Weekly markers are based on each tarball's file modification time in UTC, not on a timestamp parsed from inside the archive.
Off-site copy
Keep ./backups/ on durable local storage, then copy or sync that directory to storage outside the Docker host. The backup command only writes local tarballs; off-site transfer is a host responsibility.
SMB (Windows / generic)
Install CIFS support on the host, then create a credentials file readable only by root:
sudo install -m 0600 -o root -g root /dev/null /etc/safeharbor-smb.credentials
Example credentials file:
username=backup-user
password=change-this-password
domain=WORKGROUP
Mount the SMB share:
sudo mkdir -p /mnt/safeharbor-backups
sudo mount.cifs //nas.example.local/safeharbor-backups /mnt/safeharbor-backups \
-o credentials=/etc/safeharbor-smb.credentials,uid=1000,gid=1000,iocharset=utf8,file_mode=0600,dir_mode=0700
Sample /etc/fstab entry:
//nas.example.local/safeharbor-backups /mnt/safeharbor-backups cifs credentials=/etc/safeharbor-smb.credentials,uid=1000,gid=1000,iocharset=utf8,file_mode=0600,dir_mode=0700,nofail,x-systemd.automount 0 0
Point Safe Harbor's ./backups/ directory at the mounted path. One simple option is to replace ./backups/ with a symlink:
mkdir -p /mnt/safeharbor-backups/current
ln -sfn /mnt/safeharbor-backups/current ./backups
You can also keep ./backups/ as a normal local directory and run a host-level sync job from ./backups/ to the mounted share.
NFS (Linux / generic)
Install NFS client support on the host, create a mountpoint, and mount the export with NFSv4:
sudo mkdir -p /mnt/safeharbor-backups
sudo mount.nfs nas.example.local:/exports/safeharbor-backups /mnt/safeharbor-backups \
-o nfsvers=4,rw,hard,noatime
Sample /etc/fstab entry:
nas.example.local:/exports/safeharbor-backups /mnt/safeharbor-backups nfs nfsvers=4,rw,hard,noatime,nofail,x-systemd.automount 0 0
As with SMB, either point ./backups/ at a directory on the mount or keep ./backups/ local and sync it to the mounted path from the host.
Build your own
Tools such as rclone, restic, and borg are good fits for host-managed backup replication. Point them at ./backups/, let Safe Harbor produce the local tarballs, and keep the transfer policy outside the application stack.

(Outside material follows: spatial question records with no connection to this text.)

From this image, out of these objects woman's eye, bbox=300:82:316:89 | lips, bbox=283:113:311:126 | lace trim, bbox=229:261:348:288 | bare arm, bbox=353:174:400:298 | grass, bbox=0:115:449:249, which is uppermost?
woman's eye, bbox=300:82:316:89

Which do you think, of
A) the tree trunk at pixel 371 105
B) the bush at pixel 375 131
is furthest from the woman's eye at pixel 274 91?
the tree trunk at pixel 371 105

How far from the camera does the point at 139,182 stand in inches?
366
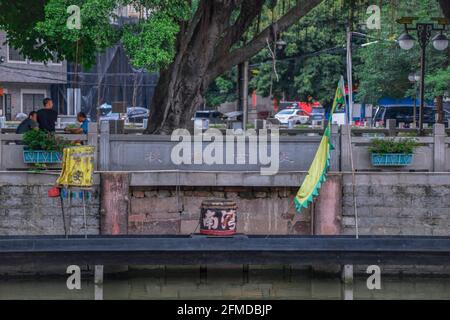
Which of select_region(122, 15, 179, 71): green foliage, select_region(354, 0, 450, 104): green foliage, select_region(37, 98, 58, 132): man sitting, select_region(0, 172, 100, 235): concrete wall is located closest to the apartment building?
select_region(354, 0, 450, 104): green foliage

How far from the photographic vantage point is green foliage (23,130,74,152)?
19.9 meters

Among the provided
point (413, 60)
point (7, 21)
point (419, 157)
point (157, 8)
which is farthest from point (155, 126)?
point (413, 60)

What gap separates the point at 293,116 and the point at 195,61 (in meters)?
42.1

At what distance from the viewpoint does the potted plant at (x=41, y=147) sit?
19884mm

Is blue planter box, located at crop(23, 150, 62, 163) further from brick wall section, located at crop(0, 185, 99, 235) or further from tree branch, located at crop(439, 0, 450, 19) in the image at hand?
tree branch, located at crop(439, 0, 450, 19)

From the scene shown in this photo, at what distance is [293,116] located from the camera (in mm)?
66125

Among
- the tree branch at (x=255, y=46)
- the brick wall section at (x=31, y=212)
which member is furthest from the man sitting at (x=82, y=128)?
the tree branch at (x=255, y=46)

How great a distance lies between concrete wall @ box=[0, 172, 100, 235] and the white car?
44683mm

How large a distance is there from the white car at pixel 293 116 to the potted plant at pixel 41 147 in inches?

Security note: docker socket exposure
Ofelia needs limited Docker socket access
Ofelia mounts /var/run/docker.sock read-only so it can discover labeled containers and run the configured exec job inside the backups container. This is an exec-only scheduling model: the scheduler does not need start or stop privileges for this workflow, but Docker socket access is still sensitive because the worst-case impact is the ability to execute commands inside other containers, no start/stop privilege.
The compose service applies two container-level mitigations:
no-new-privileges:trueprevents the ofelia process from gaining extra privileges inside its container.read_only: truegives the ofelia container a read-only filesystem.- The backups service mounts uploads RW because the restore CLI writes uploads as part of its operation. Defense-in-depth lives at the docker-socket level (read-only mount on ofelia) and at the non-root safeharbor user inside the container, not at the uploads mount.
These mitigations reduce the scheduler container's write surface, but they do not make Docker socket access risk-free. Run the backup profile only on hosts where the Compose operator is trusted.
Disaster recovery
Backups are only useful if they can be restored. See Restore for the disaster recovery procedure, including dry-run validation and the restore command that overwrites the database and uploads from a selected tarball.